MIPAS, the Michelson Interferometer for Passive Atmospheric Sounding, was a mid-infrared emission spectrometer which was part of the core payload of ENVISAT. It is a limb sounder, i.e. it scans across the horizon detecting atmospheric spectral radiances which are inverted to vertical temperature, trace species and cloud distributions. It was launched aboard ENVISAT (ESA) on 1 March 2002 in a sun-synchronous polar orbit (98.55º) at 800 km. It had a spectral coverage of 4.15-16 μm (685-2410 cm-1), was operated at a spectral resolution of 0.035 cm-1 in its first phase (until March 2004) and of 0.0625 cm-1 in its second phase and with a high sensitivity of 4-30 nW/(cm2 sr cm-1)‏ and a radiometric accuracy of 1-3 % (4-15 µm)‏.

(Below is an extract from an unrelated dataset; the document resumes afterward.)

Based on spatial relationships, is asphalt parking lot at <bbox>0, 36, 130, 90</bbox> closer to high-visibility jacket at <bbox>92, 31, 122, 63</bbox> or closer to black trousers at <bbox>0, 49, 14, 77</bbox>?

It measured the Earth's atmosphere until April 2012 with a global (pole-to-pole) coverage, both during day- and night-time conditions. It measured about 72 profiles per orbit, i.e. about 1000 profiles/day. During its first phase its observes the atmosphere in its nominal model scanning from about 6 km up to 68 km. In its second phase (January 2005 until April 2012) it used four observation modes: the nominal mode (NOM, 6-70 km), the middle atmosphere (MA, 18-102 km),  the upper atmosphere (UA, 42-172 km)  and the NLC (42-102 km).

It focused on the study of the chemical composition, dynamics, radiation and energy budget of the middle atmosphere.
It major scientific objectives were: a) Stratospheric chemistry and dynamics; b) Stratosphere-troposphere exchange; c) Chemistry and physics of the upper troposphere; d) Physics and chemistry of the upper atmosphere; and e) Climatology and weather forecasting. MIPAS was also very useful for performing non-LTE studies becasue of its high sensitivity with high spectral resolution and wide spectral coverage. It observes the atmopshere during 10 years providing one of the most important databases of the middle atmosphere so far obtained. Taking global measrements of temperature and of more than 30 species, including O3, H2O, CH4, N2O, NO2, NO, CO, CO2 and PMCs, among others (see here for a complete list). More information on MIPAS can be found in Fischer et al., 2008.

Our Group has been involved in MIPAS from the very beginning carrying out several scientific studies. We have been also members of the Scientific Advisory Group (SAG), of the Calibration and Validation Group (CVG); and of the Quality Working Group (QWG).

We retrieve, together with IMK (Karlsruhe), many atmospheric species. The current (IMK-IAA) public MIPAS data from the MesosphEO can be downloaded from: http://share.lsdf.kit.edu/imk/asf/sat/mesospheo/data/L2/.

The MIPAS data have been used for achieving outstanding advances on our knowledge of the middle atmosphere in various fileds as, for example, the impact of the solar particles on the atmospheric composition; the coupling of the lower and upper atmosphere; the NOy budget, the non-LTE processes in the middle atmosphere, etc.